נָכוֹן אוֹ לֹא נָכוֹן - הַיְלָדִים הִסְתַכְּלוּ

select CONVERT( CONVERT(0xF03FEBE53FEF20E0E53F20EC3FE020F03FEBE53FEF202D20E43FE93FEC3FE33FE9ED20E43FF13FFA3FEB3F3FECE53F USING binary ) USING hebrew ) 

you will get query signs between letters

Suggested fix:
http://www.fileformat.info/info/unicode/block/hebrew/index.htm

add all characters that in unicode hebrew language block

or  
automate it some how and create correct xml character maps for all languages
[5 Feb 2005 22:50] shimon doodkin
bugreport in utf8

Attachment: hebrew in mysql unicode.txt (text/plain), 447 bytes.

[5 Feb 2005 22:52] shimon doodkin
bugreport in utf8 the correct one

Attachment: test_utf8.txt (text/plain), 1.01 KiB.

[16 Feb 2005 22:56] Michael Emeltchenkov
The same problem with Russian unicode encoding.
[21 Feb 2005 12:52] Alexander Barkov
Thank you for taking the time to write to us, but this is not
a bug.
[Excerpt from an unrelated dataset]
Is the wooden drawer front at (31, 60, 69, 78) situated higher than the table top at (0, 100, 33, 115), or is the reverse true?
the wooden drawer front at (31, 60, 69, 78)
Please double-check the documentation available at
http://www.mysql.com/documentation/ and the instructions on
how to report a bug at http://bugs.mysql.com/how-to-report.php

Additional info:

In fact neither Hebrew (aka iso-8859-8), nor Win Hebrew (cp1256)
do not support Hebrew punctuation marks you're talking about.

You can use utf8 or ucs2 columns to be able to store and retrieve these marks.
[23 Feb 2005 18:34] Michael Emeltchenkov
Mmm, I noticed, that unicode character 'Ñ?' (russian char) displays as two '?' symbols. Maybe it's a PHP5 or Mozilla Firefox bug, not MySQL 4.1.0?
[24 Feb 2005 21:20] Michael Emeltchenkov
Just changed to utf8_unicode_ci and all is ok now.